# Provided data start

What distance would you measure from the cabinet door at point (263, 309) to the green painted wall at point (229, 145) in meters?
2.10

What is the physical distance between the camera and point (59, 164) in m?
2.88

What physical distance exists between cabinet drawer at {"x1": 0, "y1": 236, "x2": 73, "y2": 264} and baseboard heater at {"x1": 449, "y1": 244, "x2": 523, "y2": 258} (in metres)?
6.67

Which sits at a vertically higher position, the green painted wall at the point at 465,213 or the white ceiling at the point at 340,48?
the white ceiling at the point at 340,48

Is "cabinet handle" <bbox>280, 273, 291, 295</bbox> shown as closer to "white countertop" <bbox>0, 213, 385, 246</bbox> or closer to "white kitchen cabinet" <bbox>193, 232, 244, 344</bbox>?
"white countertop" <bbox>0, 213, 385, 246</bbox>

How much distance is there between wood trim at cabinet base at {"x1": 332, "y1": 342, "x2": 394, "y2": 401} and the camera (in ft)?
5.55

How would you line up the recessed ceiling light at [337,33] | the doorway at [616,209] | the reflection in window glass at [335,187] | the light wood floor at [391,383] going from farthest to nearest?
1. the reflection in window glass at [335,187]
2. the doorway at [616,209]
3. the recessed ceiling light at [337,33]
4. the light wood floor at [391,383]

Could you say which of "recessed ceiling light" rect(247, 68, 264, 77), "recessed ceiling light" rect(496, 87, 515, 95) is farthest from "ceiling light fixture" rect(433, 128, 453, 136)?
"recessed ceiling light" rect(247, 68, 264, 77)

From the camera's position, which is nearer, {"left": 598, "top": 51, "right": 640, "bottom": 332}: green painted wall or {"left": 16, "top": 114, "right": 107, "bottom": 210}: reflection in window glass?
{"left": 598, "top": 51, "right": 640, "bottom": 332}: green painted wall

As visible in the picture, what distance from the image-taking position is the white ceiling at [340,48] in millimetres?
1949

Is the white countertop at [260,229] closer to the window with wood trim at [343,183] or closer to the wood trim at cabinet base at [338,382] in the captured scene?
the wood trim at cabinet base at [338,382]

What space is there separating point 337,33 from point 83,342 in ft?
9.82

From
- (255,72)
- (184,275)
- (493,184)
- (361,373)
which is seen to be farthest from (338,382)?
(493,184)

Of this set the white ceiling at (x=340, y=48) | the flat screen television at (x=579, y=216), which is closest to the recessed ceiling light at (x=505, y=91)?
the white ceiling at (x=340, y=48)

# Provided data end

■ What needs to be done
Rewrite every line of the records above as a JSON list of strings, with one string per line and the blank lines omitted.

■ Response to the exercise
[
  "What distance would you measure from the cabinet door at point (263, 309) to the green painted wall at point (229, 145) in meters?",
  "2.10",
  "What is the physical distance between the camera and point (59, 164) in m?",
  "2.88",
  "What physical distance exists between cabinet drawer at {\"x1\": 0, \"y1\": 236, \"x2\": 73, \"y2\": 264} and baseboard heater at {\"x1\": 449, \"y1\": 244, \"x2\": 523, \"y2\": 258} (in metres)?",
  "6.67",
  "Which sits at a vertically higher position, the green painted wall at the point at 465,213 or the white ceiling at the point at 340,48?",
  "the white ceiling at the point at 340,48",
  "Is \"cabinet handle\" <bbox>280, 273, 291, 295</bbox> shown as closer to \"white countertop\" <bbox>0, 213, 385, 246</bbox> or closer to \"white kitchen cabinet\" <bbox>193, 232, 244, 344</bbox>?",
  "\"white countertop\" <bbox>0, 213, 385, 246</bbox>",
  "How much distance is there between wood trim at cabinet base at {\"x1\": 332, \"y1\": 342, \"x2\": 394, \"y2\": 401} and the camera (in ft)?",
  "5.55",
  "How would you line up the recessed ceiling light at [337,33] | the doorway at [616,209] | the reflection in window glass at [335,187] | the light wood floor at [391,383] going from farthest to nearest?",
  "1. the reflection in window glass at [335,187]",
  "2. the doorway at [616,209]",
  "3. the recessed ceiling light at [337,33]",
  "4. the light wood floor at [391,383]",
  "Could you say which of \"recessed ceiling light\" rect(247, 68, 264, 77), \"recessed ceiling light\" rect(496, 87, 515, 95) is farthest from \"ceiling light fixture\" rect(433, 128, 453, 136)?",
  "\"recessed ceiling light\" rect(247, 68, 264, 77)",
  "From the camera's position, which is nearer, {\"left\": 598, \"top\": 51, \"right\": 640, \"bottom\": 332}: green painted wall or {\"left\": 16, \"top\": 114, \"right\": 107, \"bottom\": 210}: reflection in window glass?",
  "{\"left\": 598, \"top\": 51, \"right\": 640, \"bottom\": 332}: green painted wall",
  "As visible in the picture, what distance from the image-taking position is the white ceiling at [340,48] in millimetres?",
  "1949",
  "Is the white countertop at [260,229] closer to the window with wood trim at [343,183] or closer to the wood trim at cabinet base at [338,382] in the captured scene?",
  "the wood trim at cabinet base at [338,382]",
  "What space is there separating point 337,33 from point 83,342 in ft?",
  "9.82",
  "From",
  "- (255,72)",
  "- (184,275)",
  "- (493,184)",
  "- (361,373)",
  "which is seen to be farthest from (338,382)?",
  "(493,184)",
  "Of this set the white ceiling at (x=340, y=48) | the flat screen television at (x=579, y=216), which is closest to the recessed ceiling light at (x=505, y=91)?",
  "the white ceiling at (x=340, y=48)"
]